Tasks to carry out:
1/ List every span of time mentioned in the forum excerpt.
2/ According to the forum excerpt, in what kind of environment is wind-driven scour basically only a problem?
3/ Print the section of the forum excerpt starting at "The Duchess of" and ending at "including major storms.".

Its certainly not what I would assume from your previous posts. In any case if were talking about a school a million bucks paid off on a bond over twenty five years is something not unreasonable to do. Shelters of any form get cheaper as size increases. If you just wanted to protect a small family nothing like that kind of money is involved for this kind of protection if your afraid of flooding.
The Duchess of Zeon wrote: You realize that scour is governed by a complicated set of factors including viscosity that make it much worse in water than in air unless the surface material of the solid being affected is incredibly loose like desert sand, right? Even a highly particulate tornado hovering over a town for a month (!!) like in your example would probably only drive surface scour to something like 6mm, not meters, because of the differences in density and viscosity more than cancelling out a rough doubling of wind speed--by a few orders of magnitude. This is of course a major topic of research in my department and I can go into as much detail as might like, but wind-driven scour is basically only a problem in desert environments, and then over a time scale of years including major storms.

Records:
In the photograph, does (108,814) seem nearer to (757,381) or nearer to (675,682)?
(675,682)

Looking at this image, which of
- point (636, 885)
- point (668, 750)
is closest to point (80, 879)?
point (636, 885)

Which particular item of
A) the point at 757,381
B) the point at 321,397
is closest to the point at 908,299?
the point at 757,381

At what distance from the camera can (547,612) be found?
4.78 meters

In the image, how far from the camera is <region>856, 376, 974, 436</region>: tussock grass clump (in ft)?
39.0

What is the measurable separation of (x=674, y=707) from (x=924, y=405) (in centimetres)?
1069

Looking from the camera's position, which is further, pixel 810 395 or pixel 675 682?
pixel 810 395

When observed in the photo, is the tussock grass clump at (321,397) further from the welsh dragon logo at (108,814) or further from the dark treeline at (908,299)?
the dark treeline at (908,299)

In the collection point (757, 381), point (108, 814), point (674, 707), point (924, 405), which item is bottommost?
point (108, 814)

==

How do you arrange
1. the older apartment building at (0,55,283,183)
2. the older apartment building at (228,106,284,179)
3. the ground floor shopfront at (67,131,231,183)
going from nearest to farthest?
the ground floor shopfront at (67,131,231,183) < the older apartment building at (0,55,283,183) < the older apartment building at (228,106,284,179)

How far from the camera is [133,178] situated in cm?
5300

* * *

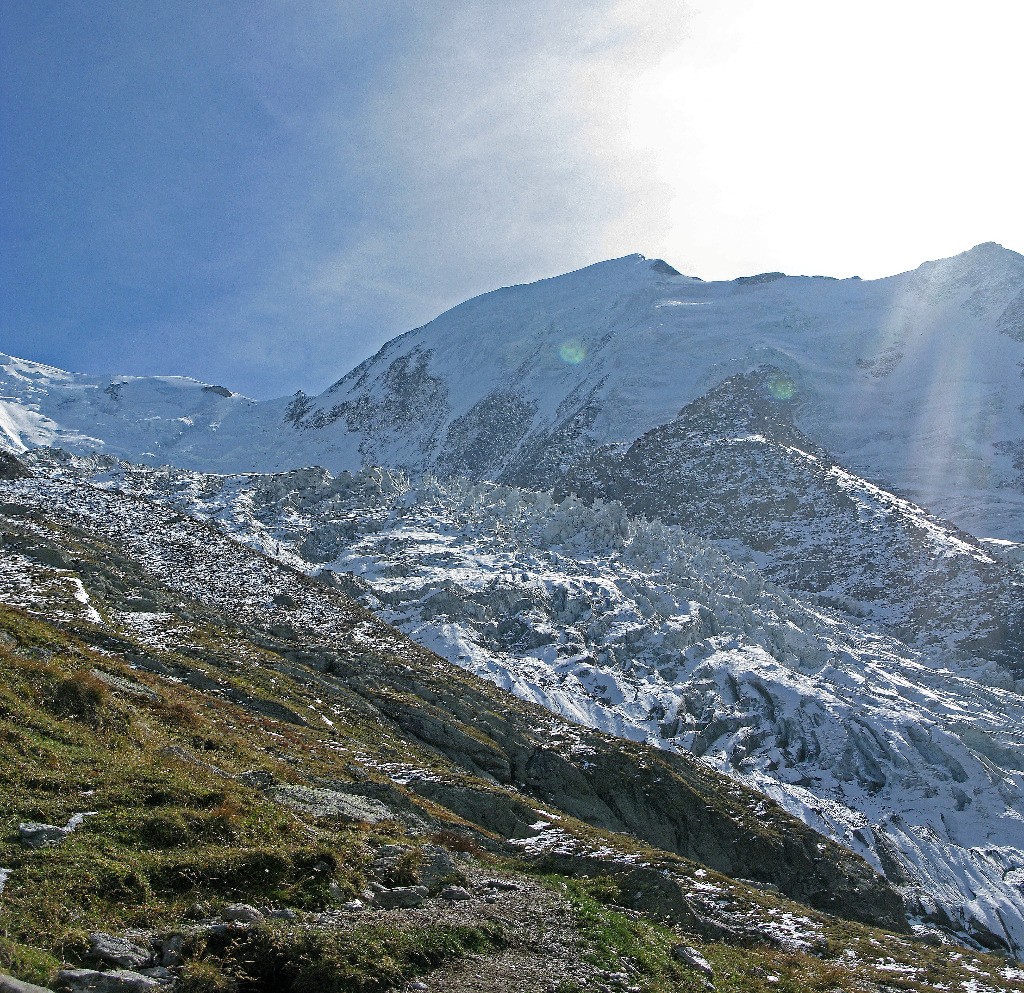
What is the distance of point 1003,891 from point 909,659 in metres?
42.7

Full solutions:
1/ twenty five years; a month; years

2/ Desert environments.

3/
The Duchess of Zeon wrote: You realize that scour is governed by a complicated set of factors including viscosity that make it much worse in water than in air unless the surface material of the solid being affected is incredibly loose like desert sand, right? Even a highly particulate tornado hovering over a town for a month (!!) like in your example would probably only drive surface scour to something like 6mm, not meters, because of the differences in density and viscosity more than cancelling out a rough doubling of wind speed--by a few orders of magnitude. This is of course a major topic of research in my department and I can go into as much detail as might like, but wind-driven scour is basically only a problem in desert environments, and then over a time scale of years including major storms.